─── RECORD DISPONIBILI ───

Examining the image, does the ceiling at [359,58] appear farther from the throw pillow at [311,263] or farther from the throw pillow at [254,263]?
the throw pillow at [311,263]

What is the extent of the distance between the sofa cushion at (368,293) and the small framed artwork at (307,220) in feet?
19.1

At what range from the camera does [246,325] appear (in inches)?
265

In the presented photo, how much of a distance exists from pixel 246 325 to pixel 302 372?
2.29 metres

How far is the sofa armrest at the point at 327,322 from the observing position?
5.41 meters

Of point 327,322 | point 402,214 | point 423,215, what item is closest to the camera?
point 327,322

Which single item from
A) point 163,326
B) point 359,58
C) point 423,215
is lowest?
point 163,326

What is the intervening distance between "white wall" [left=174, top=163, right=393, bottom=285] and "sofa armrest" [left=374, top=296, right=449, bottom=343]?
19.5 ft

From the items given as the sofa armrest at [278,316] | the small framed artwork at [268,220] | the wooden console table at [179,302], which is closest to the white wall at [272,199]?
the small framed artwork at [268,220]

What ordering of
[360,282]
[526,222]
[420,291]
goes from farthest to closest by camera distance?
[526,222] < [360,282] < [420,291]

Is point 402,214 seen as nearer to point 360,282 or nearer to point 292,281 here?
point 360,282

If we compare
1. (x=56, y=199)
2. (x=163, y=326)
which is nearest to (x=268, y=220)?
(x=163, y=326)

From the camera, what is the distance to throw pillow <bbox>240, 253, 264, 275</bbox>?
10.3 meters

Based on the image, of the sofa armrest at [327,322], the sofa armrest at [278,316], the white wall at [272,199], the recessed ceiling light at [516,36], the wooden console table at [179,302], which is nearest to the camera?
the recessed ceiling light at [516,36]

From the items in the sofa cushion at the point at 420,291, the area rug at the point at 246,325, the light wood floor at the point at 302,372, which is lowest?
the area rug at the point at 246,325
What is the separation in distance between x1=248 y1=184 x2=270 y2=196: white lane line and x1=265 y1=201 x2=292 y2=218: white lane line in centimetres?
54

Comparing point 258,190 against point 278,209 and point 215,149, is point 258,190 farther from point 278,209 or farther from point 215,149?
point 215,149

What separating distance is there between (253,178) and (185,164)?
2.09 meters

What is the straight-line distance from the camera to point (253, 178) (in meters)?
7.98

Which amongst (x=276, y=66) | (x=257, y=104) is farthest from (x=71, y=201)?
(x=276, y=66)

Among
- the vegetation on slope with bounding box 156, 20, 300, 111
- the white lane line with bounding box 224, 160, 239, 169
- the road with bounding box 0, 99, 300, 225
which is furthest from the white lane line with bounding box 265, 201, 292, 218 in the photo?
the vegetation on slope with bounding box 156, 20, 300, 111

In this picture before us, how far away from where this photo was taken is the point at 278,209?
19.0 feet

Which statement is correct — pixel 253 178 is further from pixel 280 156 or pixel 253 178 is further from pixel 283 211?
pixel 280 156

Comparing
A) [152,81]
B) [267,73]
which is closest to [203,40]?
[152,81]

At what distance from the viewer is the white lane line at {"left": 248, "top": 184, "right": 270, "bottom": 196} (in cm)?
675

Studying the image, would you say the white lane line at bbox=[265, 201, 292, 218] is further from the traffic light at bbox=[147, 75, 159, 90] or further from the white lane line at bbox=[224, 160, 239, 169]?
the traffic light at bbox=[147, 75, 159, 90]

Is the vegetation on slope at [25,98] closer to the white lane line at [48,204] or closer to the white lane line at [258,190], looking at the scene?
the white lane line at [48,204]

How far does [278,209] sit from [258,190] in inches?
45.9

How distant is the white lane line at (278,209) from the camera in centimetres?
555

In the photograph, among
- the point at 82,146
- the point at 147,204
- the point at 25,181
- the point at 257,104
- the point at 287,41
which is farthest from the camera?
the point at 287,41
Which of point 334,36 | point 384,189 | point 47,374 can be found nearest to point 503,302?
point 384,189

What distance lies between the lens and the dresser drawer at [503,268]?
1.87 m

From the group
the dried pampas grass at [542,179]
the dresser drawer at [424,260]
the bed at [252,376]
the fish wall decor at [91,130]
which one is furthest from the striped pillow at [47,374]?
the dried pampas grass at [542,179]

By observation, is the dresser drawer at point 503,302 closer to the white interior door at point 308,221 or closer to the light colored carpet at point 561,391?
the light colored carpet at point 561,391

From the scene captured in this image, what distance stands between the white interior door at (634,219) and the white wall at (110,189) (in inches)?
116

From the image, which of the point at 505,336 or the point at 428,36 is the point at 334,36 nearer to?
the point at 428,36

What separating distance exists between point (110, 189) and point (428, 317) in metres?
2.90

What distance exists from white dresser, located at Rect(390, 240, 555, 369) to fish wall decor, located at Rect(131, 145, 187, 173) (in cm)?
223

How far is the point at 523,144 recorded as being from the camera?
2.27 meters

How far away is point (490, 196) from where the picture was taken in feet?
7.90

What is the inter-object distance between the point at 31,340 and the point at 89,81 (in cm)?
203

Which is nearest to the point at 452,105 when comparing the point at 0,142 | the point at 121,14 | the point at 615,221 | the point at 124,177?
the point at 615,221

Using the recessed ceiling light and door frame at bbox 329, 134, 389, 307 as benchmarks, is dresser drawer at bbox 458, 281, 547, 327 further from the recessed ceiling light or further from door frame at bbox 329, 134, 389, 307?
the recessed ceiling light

───
─── RECORD DISPONIBILI ───

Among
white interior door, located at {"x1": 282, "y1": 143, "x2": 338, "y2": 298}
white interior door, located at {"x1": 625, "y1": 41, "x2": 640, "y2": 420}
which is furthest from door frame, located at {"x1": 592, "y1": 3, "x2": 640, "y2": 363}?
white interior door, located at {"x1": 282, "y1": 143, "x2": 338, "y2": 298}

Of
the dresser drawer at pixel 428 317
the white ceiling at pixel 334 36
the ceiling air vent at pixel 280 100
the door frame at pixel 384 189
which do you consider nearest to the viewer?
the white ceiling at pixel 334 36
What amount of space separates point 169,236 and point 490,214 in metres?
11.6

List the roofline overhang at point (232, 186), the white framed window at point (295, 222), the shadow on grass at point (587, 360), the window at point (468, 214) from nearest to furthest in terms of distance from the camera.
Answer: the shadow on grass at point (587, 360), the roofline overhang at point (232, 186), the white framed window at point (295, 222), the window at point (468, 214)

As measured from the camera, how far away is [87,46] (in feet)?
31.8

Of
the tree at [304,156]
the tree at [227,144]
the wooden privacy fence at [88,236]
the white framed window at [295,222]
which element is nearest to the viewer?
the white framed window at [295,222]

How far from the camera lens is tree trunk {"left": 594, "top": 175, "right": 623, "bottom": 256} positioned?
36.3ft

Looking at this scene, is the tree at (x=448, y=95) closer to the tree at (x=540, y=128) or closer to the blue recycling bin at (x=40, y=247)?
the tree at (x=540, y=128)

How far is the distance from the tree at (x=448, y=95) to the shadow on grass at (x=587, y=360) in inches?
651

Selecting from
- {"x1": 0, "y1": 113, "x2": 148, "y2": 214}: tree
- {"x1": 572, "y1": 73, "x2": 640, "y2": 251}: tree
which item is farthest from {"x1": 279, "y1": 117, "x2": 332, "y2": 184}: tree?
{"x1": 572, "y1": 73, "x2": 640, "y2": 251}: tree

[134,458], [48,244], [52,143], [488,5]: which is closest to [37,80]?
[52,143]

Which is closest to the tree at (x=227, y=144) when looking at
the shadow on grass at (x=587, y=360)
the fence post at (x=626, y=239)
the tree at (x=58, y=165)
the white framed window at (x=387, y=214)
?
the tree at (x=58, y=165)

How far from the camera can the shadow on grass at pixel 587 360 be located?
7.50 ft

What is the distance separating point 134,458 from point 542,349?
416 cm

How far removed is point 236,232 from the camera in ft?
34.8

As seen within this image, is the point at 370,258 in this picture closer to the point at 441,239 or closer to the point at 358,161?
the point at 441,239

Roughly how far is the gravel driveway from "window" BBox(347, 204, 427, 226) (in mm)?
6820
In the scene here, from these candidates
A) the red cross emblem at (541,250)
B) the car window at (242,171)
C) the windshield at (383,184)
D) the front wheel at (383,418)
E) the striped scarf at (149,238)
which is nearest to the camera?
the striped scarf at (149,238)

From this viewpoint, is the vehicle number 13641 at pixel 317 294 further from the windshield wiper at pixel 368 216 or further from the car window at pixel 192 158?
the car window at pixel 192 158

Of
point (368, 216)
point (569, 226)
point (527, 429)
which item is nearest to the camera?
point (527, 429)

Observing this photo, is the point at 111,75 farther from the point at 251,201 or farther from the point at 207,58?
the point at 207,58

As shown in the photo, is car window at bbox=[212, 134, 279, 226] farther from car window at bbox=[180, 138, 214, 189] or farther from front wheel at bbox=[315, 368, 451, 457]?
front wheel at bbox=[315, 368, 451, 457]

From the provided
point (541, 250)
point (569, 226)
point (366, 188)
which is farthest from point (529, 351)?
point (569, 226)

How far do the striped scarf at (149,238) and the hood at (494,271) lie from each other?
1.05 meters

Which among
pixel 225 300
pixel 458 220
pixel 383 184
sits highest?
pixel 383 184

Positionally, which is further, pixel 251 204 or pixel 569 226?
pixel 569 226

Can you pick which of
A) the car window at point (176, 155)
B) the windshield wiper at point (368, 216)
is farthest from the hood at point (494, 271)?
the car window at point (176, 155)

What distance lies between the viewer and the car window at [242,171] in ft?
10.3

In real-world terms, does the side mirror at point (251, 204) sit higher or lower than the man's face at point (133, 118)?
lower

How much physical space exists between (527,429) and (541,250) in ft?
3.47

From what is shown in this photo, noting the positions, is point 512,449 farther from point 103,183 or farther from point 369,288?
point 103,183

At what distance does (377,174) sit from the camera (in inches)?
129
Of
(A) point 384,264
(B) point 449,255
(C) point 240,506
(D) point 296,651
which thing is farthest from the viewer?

───

*COMPITO BREVE*
Ridimensiona le righe dalla riga con "In real-world terms, does" fino a quella con "which thing is farthest from the viewer?" compresa, riscrivendole tutte per intero: moltiplica per 1,85 ogni numero nelle risposte (distanze e coordinate) e arrotondalo allo stesso numero di decimali dell'originale, con le metà arrotondate per eccesso.

*COMPITO SVOLTO*
In real-world terms, does the side mirror at point (251, 204) sit higher or lower than the man's face at point (133, 118)?
lower

How much physical space exists between (527,429) and (541,250) in ft?
6.42

From what is shown in this photo, noting the positions, is point 512,449 farther from point 103,183 or farther from point 369,288?
point 191,339

At what distance does (377,174) sit from the camera (in inches)?
239
Of
(A) point 384,264
(B) point 449,255
(C) point 240,506
(D) point 296,651
which thing is farthest from the viewer?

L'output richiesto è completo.